Truth is, I was trying to be nice. I wanted my team to like me, so they would be invested in my project. The fact was, though, I was already paying them to do the very thing I sought. It’s no wonder that they thought I was easy. In this case, easy to run over.

I have high standards. It’s a fact. But as I proved to myself during the remodel, I’m willing to do anything I ask of others and also willing to pay them well to train me in areas I’m not proficient or haven’t yet experienced. With that being said, I needed to resurrect my construction know how. Curb my bubbly excitement and reserve it for my inner circle of friends. Stop worrying if been held accountable is making someone uncomfortable. Even if they referred to me as demanding, perfectionist, high maintenance, or bitch. After all, they agreed to my expectations and goals when we met.

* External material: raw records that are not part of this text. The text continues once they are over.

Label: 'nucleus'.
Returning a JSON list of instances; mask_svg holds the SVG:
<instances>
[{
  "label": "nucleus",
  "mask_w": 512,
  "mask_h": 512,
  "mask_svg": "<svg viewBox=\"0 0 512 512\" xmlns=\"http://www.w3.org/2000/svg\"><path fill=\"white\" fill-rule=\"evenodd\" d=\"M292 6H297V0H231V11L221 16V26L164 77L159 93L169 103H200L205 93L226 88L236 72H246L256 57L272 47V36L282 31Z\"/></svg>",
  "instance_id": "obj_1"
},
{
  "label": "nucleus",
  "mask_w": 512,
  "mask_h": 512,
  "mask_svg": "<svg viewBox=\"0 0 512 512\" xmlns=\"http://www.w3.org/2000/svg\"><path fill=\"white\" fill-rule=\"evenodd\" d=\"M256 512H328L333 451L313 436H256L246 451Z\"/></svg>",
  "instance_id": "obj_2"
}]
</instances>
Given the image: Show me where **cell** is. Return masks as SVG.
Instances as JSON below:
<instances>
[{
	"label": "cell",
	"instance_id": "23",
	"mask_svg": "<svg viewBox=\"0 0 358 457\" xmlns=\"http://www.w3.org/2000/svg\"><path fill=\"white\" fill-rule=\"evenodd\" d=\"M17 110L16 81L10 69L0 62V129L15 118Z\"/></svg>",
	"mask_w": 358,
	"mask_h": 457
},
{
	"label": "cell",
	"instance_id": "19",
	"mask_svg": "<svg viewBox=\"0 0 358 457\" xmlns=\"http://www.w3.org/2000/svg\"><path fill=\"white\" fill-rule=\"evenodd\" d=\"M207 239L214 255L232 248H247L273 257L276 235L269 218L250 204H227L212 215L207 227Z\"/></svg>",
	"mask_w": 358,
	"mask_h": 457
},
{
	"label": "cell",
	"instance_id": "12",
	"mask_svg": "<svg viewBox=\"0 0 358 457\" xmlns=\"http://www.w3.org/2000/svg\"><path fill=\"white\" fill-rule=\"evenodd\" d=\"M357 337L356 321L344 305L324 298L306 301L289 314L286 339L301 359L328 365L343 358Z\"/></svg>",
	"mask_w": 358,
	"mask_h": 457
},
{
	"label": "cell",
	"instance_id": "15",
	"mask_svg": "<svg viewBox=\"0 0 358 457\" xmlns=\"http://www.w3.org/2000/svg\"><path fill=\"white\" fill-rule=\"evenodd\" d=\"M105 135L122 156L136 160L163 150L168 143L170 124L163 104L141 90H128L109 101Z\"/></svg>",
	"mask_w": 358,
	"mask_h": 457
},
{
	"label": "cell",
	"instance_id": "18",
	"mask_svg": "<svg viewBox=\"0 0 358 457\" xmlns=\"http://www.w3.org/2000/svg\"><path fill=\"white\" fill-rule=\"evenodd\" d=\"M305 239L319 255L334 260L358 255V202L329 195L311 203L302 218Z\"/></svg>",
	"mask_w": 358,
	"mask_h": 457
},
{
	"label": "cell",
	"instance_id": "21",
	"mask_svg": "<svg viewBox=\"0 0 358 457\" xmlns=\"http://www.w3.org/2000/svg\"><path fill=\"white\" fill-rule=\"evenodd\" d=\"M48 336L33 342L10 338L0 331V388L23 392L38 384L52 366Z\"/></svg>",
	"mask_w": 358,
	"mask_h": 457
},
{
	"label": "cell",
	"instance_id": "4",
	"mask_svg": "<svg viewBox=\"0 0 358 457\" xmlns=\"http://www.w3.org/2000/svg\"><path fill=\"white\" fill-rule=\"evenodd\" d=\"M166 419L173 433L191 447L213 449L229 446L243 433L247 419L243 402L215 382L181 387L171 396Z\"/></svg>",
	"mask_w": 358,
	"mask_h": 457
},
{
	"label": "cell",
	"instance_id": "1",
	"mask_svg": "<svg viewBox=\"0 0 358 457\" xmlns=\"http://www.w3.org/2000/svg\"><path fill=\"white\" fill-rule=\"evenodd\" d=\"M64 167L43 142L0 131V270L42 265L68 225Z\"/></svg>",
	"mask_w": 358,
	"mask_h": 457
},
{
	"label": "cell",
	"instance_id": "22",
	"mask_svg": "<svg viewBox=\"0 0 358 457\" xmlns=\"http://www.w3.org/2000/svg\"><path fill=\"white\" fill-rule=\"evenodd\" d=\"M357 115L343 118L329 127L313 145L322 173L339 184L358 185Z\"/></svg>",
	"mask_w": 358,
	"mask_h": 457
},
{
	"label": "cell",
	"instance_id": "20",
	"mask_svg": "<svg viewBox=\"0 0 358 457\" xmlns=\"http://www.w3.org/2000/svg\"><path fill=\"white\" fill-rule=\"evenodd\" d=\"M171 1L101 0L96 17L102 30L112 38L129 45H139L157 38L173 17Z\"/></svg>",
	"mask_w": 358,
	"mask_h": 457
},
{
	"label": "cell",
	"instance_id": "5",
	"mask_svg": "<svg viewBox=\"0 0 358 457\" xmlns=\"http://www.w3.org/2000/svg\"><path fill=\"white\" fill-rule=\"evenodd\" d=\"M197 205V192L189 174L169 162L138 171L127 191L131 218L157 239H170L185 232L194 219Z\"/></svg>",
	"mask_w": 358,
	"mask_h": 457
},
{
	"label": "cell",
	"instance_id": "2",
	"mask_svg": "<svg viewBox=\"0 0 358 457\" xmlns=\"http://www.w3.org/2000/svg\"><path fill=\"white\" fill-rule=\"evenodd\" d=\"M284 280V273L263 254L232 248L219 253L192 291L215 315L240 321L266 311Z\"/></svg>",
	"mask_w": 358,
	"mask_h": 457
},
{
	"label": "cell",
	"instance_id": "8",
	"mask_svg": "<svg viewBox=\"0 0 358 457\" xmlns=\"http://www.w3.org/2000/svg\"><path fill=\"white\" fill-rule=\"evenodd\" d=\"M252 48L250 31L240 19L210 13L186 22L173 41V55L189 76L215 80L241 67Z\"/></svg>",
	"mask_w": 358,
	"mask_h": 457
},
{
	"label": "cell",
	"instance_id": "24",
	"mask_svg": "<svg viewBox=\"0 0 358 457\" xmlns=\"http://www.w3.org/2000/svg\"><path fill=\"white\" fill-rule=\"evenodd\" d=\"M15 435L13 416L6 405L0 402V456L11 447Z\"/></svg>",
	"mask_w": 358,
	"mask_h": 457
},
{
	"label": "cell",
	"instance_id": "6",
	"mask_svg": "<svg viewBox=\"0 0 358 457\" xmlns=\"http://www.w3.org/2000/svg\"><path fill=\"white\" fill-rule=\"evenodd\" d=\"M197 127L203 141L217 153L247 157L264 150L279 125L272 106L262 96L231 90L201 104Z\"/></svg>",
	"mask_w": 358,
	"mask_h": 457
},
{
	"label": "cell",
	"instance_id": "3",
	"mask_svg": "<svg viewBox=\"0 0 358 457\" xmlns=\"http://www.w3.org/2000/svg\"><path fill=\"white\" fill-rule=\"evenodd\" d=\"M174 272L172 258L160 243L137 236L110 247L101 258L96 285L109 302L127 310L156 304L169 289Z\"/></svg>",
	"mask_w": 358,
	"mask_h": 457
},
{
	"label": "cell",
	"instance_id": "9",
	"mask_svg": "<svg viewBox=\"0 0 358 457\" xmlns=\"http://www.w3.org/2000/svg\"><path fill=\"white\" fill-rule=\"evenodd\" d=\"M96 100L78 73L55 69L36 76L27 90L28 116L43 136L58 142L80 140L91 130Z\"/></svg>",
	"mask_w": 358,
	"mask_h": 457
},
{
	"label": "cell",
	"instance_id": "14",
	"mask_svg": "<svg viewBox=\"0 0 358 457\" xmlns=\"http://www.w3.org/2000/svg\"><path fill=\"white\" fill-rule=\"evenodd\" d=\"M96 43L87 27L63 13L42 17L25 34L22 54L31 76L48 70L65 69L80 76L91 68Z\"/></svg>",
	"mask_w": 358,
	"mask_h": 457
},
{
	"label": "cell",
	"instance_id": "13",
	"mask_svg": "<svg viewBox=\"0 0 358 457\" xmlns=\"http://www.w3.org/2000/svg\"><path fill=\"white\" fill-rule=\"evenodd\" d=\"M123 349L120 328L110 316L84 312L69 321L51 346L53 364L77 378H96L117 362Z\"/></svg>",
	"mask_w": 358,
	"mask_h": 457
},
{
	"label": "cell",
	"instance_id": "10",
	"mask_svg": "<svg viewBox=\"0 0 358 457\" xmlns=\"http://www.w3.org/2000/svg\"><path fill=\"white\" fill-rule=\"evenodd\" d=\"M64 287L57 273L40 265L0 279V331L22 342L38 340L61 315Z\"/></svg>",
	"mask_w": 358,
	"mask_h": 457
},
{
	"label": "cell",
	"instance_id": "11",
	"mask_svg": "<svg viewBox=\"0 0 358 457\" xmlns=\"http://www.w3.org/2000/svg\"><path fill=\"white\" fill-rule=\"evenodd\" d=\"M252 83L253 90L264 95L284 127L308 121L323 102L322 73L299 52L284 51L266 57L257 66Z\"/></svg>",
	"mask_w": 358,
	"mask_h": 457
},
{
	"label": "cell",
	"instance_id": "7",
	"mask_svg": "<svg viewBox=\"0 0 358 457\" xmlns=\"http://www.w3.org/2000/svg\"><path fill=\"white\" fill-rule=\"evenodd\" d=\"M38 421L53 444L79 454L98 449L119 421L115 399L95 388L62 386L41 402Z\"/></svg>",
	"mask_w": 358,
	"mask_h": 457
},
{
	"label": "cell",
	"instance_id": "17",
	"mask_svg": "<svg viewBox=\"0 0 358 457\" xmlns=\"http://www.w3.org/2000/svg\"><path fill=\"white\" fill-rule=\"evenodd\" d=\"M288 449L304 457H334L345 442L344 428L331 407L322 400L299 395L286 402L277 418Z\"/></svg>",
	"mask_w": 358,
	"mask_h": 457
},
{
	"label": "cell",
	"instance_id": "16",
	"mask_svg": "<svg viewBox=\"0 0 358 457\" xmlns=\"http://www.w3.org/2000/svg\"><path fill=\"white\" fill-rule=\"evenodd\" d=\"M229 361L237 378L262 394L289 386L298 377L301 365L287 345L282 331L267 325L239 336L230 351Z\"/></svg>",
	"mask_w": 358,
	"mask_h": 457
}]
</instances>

It takes strength and balance to be kind and professional while holding other people’s feet to the fire. Particularly after realizing they aren’t doing what they promised. But then I remembered that when someone walks away from me, we both win. They no longer have to do something they don’t want or can’t do and I get the opportunity to go out and find someone who does.

A win win.

E.L.Chappel author of Spirit Dance/Storm Chasers/Risk

Wide-eyed looking for familiar holes to walk around.

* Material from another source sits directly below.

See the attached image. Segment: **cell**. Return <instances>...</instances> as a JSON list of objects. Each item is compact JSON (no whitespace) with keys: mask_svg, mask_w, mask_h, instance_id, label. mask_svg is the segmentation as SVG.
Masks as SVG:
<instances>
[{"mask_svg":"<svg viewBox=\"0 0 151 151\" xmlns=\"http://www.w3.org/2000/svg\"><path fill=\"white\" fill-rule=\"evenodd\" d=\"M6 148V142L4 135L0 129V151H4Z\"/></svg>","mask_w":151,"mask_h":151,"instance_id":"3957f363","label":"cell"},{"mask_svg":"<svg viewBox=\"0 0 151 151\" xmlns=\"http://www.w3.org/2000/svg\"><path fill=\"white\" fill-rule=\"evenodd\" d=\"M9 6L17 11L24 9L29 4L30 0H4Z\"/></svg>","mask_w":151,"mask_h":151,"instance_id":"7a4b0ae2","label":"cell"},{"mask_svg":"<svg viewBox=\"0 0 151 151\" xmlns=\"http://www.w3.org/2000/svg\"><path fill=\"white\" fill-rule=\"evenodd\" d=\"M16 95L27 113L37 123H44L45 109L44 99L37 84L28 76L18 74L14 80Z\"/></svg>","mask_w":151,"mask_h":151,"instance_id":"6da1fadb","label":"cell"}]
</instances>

If you take my kindness for weakness, you’ll be gravely disappointed.

aka The Glamorous Wife


  1. mary smith crofts on May 27, 2015 at 2:22 pm

    I am glad to find this thought/concept put into words…and so clearly. I find myself trying to be friends in circumstances that require a professional tone be in place at all times. I think it is my people pleasing nature to want approval and to be liked. I know I do my best work when I am fair, clear about my intentions or expectations, and I articulate consequences if expectations are not met. I am also a very transparent person, which draws people to me (I think I appear easy to trust and seem to be a ‘man of the people), that in turn allows me to encourage deeper conversation with others. It is the balance that is often missing. The balance between transparency/vulnerability, and a professional demeanor that insists on expectations being met. Thanks for sharing your thought on this. I think you last sentence says it all; “If you take my kindness for weakness, you’ll be gravely disappointed.”

  2. elchappel on June 4, 2015 at 1:23 pm

    Thanks for you’re insight and thoughtful words Mary.